Some of the method to prevent phising:




1. detecting the fake registered domain names- perpetrator have to set up a website name that is similar to the original organization’s name to get users fooled. If we are careful enough to see the website name it usually got extra words or less. For example, www.publicbanks.com or www.yahooo.com . This method of detection is not always useful because of different reasons. First - Even though it is easy to track new registrations of GLTD-generic top-level-domain like .com and .net, it is not true for CCTLD -country specific top-level-domains like .cn(China) or .kr(Korea) where many phishing sites are registered. Second - attackers may choose not to register a domain name and operate the website using just IP address.

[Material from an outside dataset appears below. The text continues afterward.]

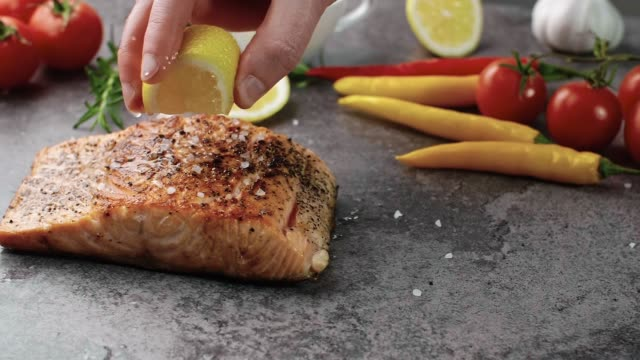 Grilled salmon served with lemon Grilled salmon served with lemon tasting stock videos & royalty-free footage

2. Detecting looked-alike webpage- when creating a false website, the perpetrator might just copy and paste some image or logo from the original website. If we insert something like JavaScript into the original website (which alerts us when run under any URL other than the authentic) we can get alerted of any of those phishing attacks.




3. Detecting the email sent to users- Once the phishing site is set up, perpetrator sends emails to hundreds of users, who are the potential victims. As expected, many of these emails would bounce as the TO: address is incorrect. To increase credibility of the mail perpetrator would keep the “From: address of the mail” as something like admin@xyzbank.com. This user id will be non-existent on the real xyzbank.com email server. Otherwise the mails which bounce will get into the mailbox of a user, if the admin@xyzbank.com is a valid email id. If this is a valid email address, attackers would keep the “from address” as something like admin1@xyzbank.com.
The mails with wrong “To: addresses” will be all returned to the xyzbank.com SMTP server. The SMTP server looks at the “From: address admin1@xyzbank.com “and finds whether it exist or not. If “From: address” and “To: address” are both wrong, this is called a double-bounce mail.
Bounced mails are common but double bounced mails are not. It is highly likely that double bounce mails are phishing mails targeting abcbank.com.




4. Always use email verification- with this double confirmation phishing is less likely to occur since email address and password is only known to one person. PayPal, a world welknown business website is now having “iconix eMail ID” function to offer extra measure of phishing protection.